Dans cette configuration, ce qui est préoccupant, c'est l'absence de transparence concernant les stocks d'uranium enrichi ou les mécanismes de contrôle hypothétiques. Néanmoins, la réalité est claire : le régime est toujours en place et atteint sans doute son but primordial de survie politique, transformant ainsi son existence en une forme de victoire.
Un reflet des échecs occidentaux
Ce phénomène s'étend au-delà de l'administration Trump et illustre une pathologie plus large au sein de l'Occident. Bien que nous sachions frapper, il semble que la conclusion de nos interventions échappe à notre maîtrise. Nous gagnons des batailles tout en préservant souvent ceux que nous avons vaincus, comme si la victoire était devenue une notion moralement discutable. Trump agit plus comme un promoteur que comme un stratège, croyant que tous les défis peuvent se résoudre par des négociations.

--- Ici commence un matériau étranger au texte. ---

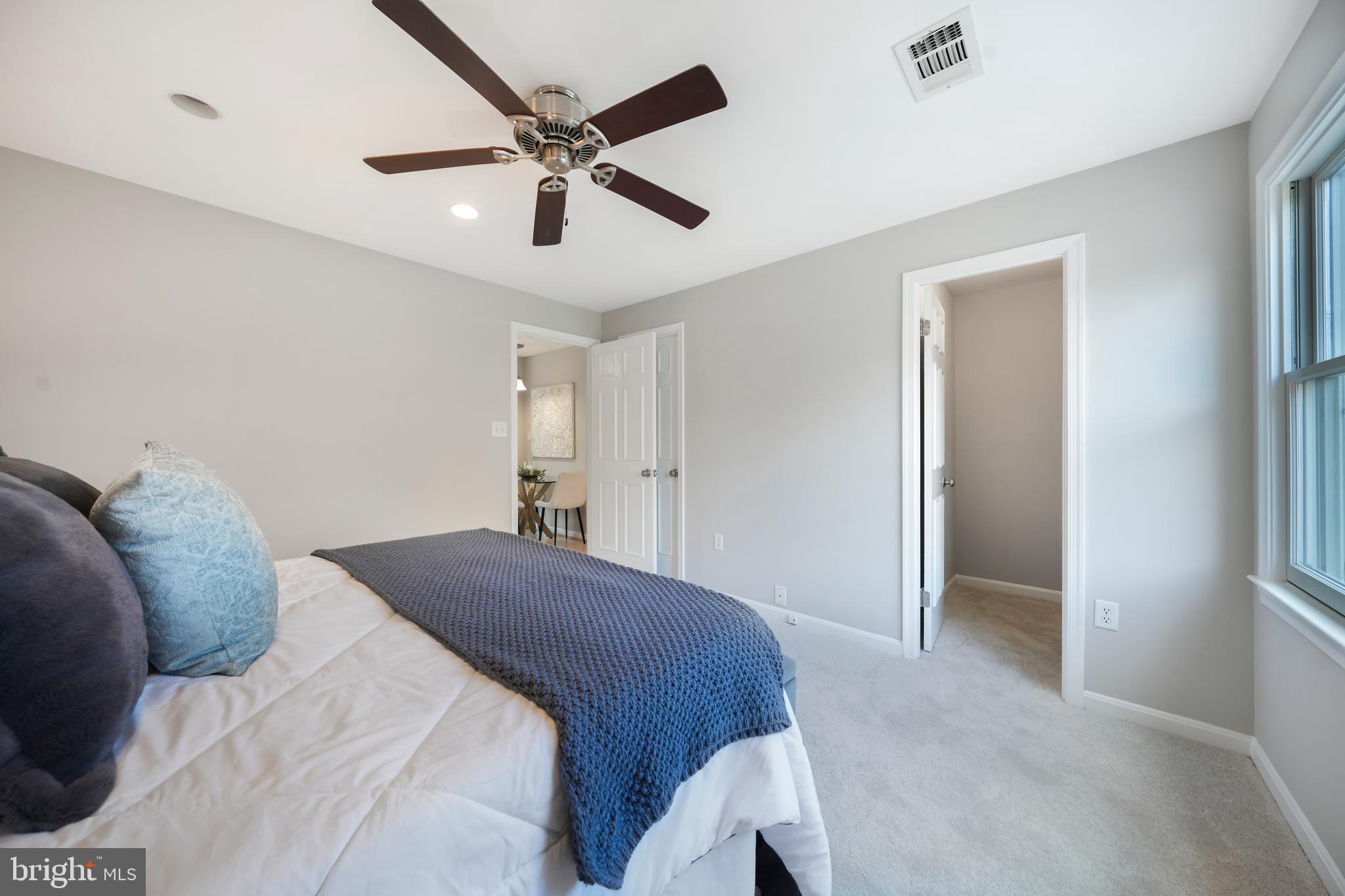 CLARENDON - Residential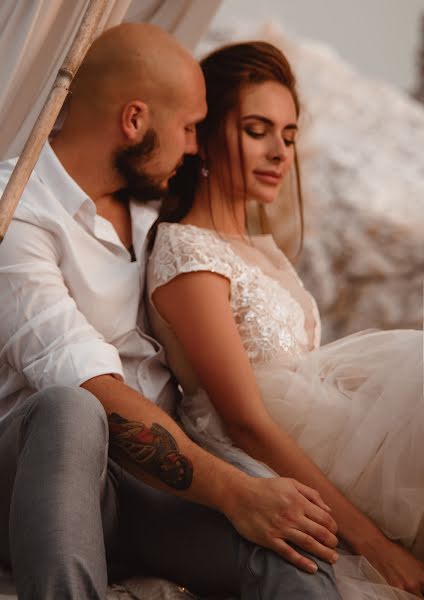 Wedding photographer Yulya Kamenskaya (myjuly). Photo of 20 May 2020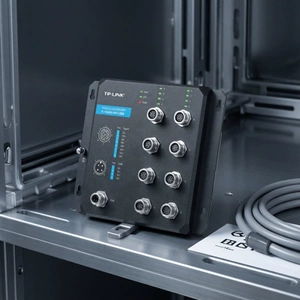 TL-SG1008-TN67 Промышленный коммутатор Ethernet класса EN50155/8G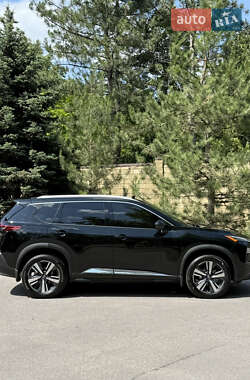 Внедорожник / Кроссовер Nissan Rogue 2023 в 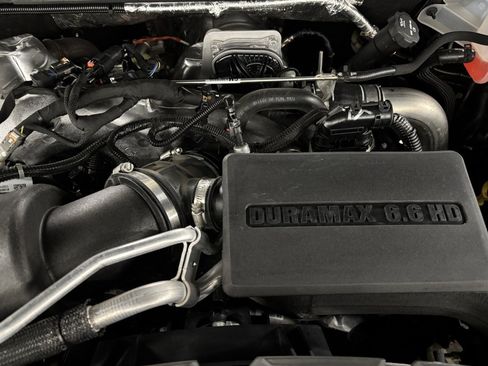 Used 2024 Chevrolet Silverado 2500 High Country w/ High Country Premium Package image 24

Ce point de vue est particulièrement dangereux face à des régimes qui ne recherchent ni compromis ni bénéfice, mais qui aspirent simplement à perdurer. Dans la plupart des cas, survivre équivaut à triompher, et ce fait devient particulièrement pertinent dans une dictature révolutionnaire.
Des alliés devenus figurants
Dans ce contexte, Trump semble parfois mener une orchestration diplomatique où ses alliés apprennent trop tard qu'ils ne sont que des figurants dans un scénario dont il est la vedette. Cette obsession de la mise en scène a souvent semblé caricaturale, comme en témoigne sa lente arrivée au dernier G7, où il s'est comporté comme un monarque d'opérette. Cette attitude est alarmante, car elle réduit les relations internationales à une question de perception personnelle plutôt qu'à des engagements sérieux.
Le Tartarin de Mar-a-Lago avait promis de neutraliser la menace iranienne, mais est parvenu à un compromis que les mollahs interprètent déjà comme une victoire. Ce faux pas n'est pas seulement symbolique : il envoie un message au monde entier, affirmant qu'il suffit désormais de survivre à l'agression américaine pour être perçu comme le victorieux. Des pays comme la Russie et la Chine, ainsi que divers groupes islamistes, en tirent les leçons appropriées, tandis que les citoyens iraniens et libanais demeurent éclipsés par des intérêts géopolitiques plus larges.
En fin de compte, Trump semble confondre la valeur des alliances avec des transactions commerciales, ignorant que certains adversaires opèrent selon des impératifs historiques complexes. Face à eux, un promoteur temporaliste est souvent contraint de réaliser, trop tard, que l'Histoire ne se laisse pas réduire à une simple transaction.